Recovery Ways is proud to be accredited by the Joint Commission. The Joint Commission of Accredited Healthcare Organizations, a national organization which sets standards for healthcare quality and safety, awards Recovery Ways addiction treatment center The Joint Commission’s Gold Seal of Approval™.
“We view Joint Commission accreditation as another step toward excellence. This accreditation recognizes our commitment to providing quality comprehensive professional care to our clients, who are in treatment, healing from addiction, alcoholism and chemical dependency.”
“In becoming accredited, Recovery Ways was evaluated against a set of national standards by a Joint Commission surveyor experienced in the delivery of behavioral health care services,” says Mary Cesare-Murphy, Ph.D., executive director, Behavioral Health Care Accreditation Program, Joint Commission. “Achieving accreditation demonstrates Recovery Way’s commitment to provide high and safe quality care.”
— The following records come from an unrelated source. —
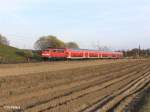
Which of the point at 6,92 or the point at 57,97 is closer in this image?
the point at 57,97

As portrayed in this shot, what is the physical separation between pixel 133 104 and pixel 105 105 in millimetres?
1486

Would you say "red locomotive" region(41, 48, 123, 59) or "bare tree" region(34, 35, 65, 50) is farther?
"bare tree" region(34, 35, 65, 50)

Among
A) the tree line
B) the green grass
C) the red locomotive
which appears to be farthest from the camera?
the tree line

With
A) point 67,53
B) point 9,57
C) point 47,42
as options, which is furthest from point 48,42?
point 67,53

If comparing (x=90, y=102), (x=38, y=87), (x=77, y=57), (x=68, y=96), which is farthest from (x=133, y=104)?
(x=77, y=57)

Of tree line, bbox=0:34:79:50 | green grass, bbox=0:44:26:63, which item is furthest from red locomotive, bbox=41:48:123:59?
tree line, bbox=0:34:79:50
JOINT COMMISSION- WHO WE ARE
Founded in 1951, The Joint Commission is dedicated to continuously improving the safety and quality of the nation’s healthcare through voluntary accreditation. The Joint Commission’s on-site survey of Recovery Ways occurred in June.
The Joint Commission evaluates the quality and safety of care for more than 17,000 health care organizations. To maintain and earn accreditation, organizations must have an extensive on-site review by a team of Joint Commission health care professionals, at least once every three years. The purpose of the review is to evaluate the organization’s performance in areas that affect your care. The Joint Commission is governed by a 29-member Board of Commissioners that includes physicians, administrators, nurses, employers, a labor representative, health plan leaders, quality experts, ethicists, a consumer advocate and educators. Joint Commission standards address the organization’s level of performance in key functional areas, such as patient rights, patient treatment, medication, safety and infection control. The standards focus on setting expectations for an organization’s actual performance and for assessing its ability to provide safe, high quality care.